Continuing with the theme of finance capitalism and neo-liberalism, I shall start withthis lengthy quote that says what I meant to say, but only better:
From Marx to Goldman Sachs: The Fictions of Fictitious Capital
Despite Marx’s explanation of how parasitic finance capital was in its manifestation as “usury capital,” he believed that its role as economic organizer would pave the way for a socialist organization of the economic surplus. Industrial capital would subordinate finance capital to serve its needs. No observer of his day was so pessimistic as to expect finance capitalism to overpower and dismantle industrial capitalism, engulfing economies in parasitic credit such as the world is seeing today. Believing that every mode of production was shaped by the technological, political and social needs of economies to advance, Marx expected banking and high finance to become subordinate to these dynamics, with governments accommodating forward planning and long-term investment, not asset-stripping.
Marx defined “primitive accumulation” as the seizure of land and other communally held assets by raiders and the subsequent extraction of tribute or rent. Today’s financial analogue occurs when banks create credit freely and supply it to corporate raiders for leveraged buyouts or to buy the public domain being privatized. Just as the motto of real estate investors is “rent is for paying interest,” that of corporate raiders is “profit is for paying interest.” Takeover specialists and their investment bankers pore over balance sheets to find undervalued real estate and other assets, and to see how much cash flow is being invested in long-term research and development, depreciation and modernization that can be diverted to pay out as tax-deductible interest.
Whatever is paid out as income taxes and dividends likewise can be turned into tax-deductible interest payments. The plan is to capitalize the target’s cash flow (ebitda) into payments to the bankers and bondholders who advance the credit to buy out existing shareholders (or government agencies). For industrial firms such leveraged buyouts (LBOs) are called “taking a company private,” because its stock ownership is no longer publicly available.”

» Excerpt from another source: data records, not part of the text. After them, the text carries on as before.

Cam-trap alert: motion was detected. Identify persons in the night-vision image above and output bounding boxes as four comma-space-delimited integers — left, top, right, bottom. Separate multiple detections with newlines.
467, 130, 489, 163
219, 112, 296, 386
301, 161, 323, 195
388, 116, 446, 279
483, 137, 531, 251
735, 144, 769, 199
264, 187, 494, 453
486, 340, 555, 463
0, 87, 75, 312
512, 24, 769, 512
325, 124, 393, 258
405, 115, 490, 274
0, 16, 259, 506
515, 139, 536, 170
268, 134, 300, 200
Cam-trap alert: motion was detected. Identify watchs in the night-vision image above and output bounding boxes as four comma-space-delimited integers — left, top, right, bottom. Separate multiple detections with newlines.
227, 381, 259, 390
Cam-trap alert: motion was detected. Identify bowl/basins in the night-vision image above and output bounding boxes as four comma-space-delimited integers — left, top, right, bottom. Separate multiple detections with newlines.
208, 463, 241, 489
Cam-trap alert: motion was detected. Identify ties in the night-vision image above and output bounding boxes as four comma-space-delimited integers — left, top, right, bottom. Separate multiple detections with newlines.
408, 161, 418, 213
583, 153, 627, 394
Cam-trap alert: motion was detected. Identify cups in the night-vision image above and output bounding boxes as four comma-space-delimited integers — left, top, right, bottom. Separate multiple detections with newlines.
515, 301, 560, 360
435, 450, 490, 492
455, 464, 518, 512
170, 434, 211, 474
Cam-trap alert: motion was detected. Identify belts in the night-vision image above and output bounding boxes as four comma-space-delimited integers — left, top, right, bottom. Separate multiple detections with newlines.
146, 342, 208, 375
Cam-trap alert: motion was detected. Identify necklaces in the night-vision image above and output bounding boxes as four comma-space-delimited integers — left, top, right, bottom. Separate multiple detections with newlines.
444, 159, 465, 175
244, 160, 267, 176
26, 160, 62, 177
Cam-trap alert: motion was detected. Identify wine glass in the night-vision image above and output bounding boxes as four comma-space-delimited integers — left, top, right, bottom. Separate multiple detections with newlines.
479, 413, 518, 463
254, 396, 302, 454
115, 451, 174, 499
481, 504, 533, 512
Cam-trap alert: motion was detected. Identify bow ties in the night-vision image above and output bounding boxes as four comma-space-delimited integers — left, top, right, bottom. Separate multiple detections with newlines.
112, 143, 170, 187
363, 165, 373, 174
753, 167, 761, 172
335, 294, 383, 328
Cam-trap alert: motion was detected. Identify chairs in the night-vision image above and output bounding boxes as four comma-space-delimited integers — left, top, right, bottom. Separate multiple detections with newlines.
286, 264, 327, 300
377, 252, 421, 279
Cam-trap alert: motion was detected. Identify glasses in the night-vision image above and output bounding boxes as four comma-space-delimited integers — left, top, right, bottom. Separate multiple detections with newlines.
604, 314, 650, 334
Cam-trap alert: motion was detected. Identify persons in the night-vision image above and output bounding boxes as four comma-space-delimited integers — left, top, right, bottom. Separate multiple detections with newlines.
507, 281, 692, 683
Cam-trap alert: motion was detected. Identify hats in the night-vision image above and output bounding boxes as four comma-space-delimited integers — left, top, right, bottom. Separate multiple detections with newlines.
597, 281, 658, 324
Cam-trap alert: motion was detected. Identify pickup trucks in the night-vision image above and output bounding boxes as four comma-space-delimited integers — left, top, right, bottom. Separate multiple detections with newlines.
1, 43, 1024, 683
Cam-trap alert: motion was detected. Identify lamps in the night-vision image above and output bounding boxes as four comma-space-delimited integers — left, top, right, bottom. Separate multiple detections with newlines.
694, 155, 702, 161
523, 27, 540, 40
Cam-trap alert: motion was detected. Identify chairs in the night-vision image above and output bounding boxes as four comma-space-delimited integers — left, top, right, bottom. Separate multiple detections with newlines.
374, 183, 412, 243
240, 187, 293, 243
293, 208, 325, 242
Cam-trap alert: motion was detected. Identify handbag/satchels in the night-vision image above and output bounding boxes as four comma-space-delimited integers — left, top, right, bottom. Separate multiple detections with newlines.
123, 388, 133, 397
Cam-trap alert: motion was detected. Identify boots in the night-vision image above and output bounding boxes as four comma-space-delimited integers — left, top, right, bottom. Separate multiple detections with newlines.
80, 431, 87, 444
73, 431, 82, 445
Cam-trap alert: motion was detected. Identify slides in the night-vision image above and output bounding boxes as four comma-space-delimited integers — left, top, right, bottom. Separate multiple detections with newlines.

Many Social Democratic and Labour parties have jumped on the bandwagon of finance capital, not recognizing the need to rescue industrial capitalism from dependence on neofeudal finance capital before the older conflict between labor and industrial capital over wage levels and working conditions can be resumed.
The article I already quoted in the first part of this rant essay sums this it up like this:
“Resolving finance capitalism’s dilemmas would require state redirection of income distribution, investment, and economic development. This would mean at least a new and stronger version of democratic socialism. Otherwise known by the S word.”
Or even Wikipedia
Finance capitalism is a term defined as the subordination of processes of production to the accumulation of money profits in afinancial system. It is characterized by the pursuit of profit from the purchase and sale of, or investment in, currencies and financial products such as bonds, stocks, futures and other derivatives. It also includes the lending of money at interest. Finance capitalism is seen by Marxists as being exploitative by supplying income to non-laborers.
Susan George, furthermore:
They have built this highly efficient ideological cadre because they understand what the Italian Marxist thinker Antonio Gramsci was talking about when he developed the concept of cultural hegemony. If you can occupy peoples’ heads, their hearts and their hands will follow. I do not have time to give you details here, but believe me, the ideological and promotional work of the right has been absolutely brilliant. They have spent hundreds of millions of dollars, but the result has been worth every penny to them because they have made neo-liberalism seem as if it were the natural and normal condition of humankind. No matter how many disasters of all kinds the neo-liberal system has visibly created, no matter what financial crises it may engender, no matter how many losers and outcasts it may create, it is still made to seem inevitable, like an act of God, the only possible economic and social order available to us.
Let me stress how important it is to understand that this vast neo-liberal experiment we are all being forced to live under has been created by people with a purpose. Once you grasp this, once you understand that neo-liberalism is not a force like gravity but a totally artificial construct, you can also understand that what some people have created, other people can change. But they cannot change it without recognising the importance of ideas. I’m all for grassroots projects, but I also warn that these will collapse if the overall ideological climate is hostile to their goals.
Indeed. How many times have you heard that phrase from you friendly, social-democrat prime minister: “We have no choice”. Perfectly channeling Mrs. Thatcher.
Point is: we do have a choice. It may not the easy to see, but it is there. Why would the Potemkin-like edifice of neo-liberalism be needed if we did not?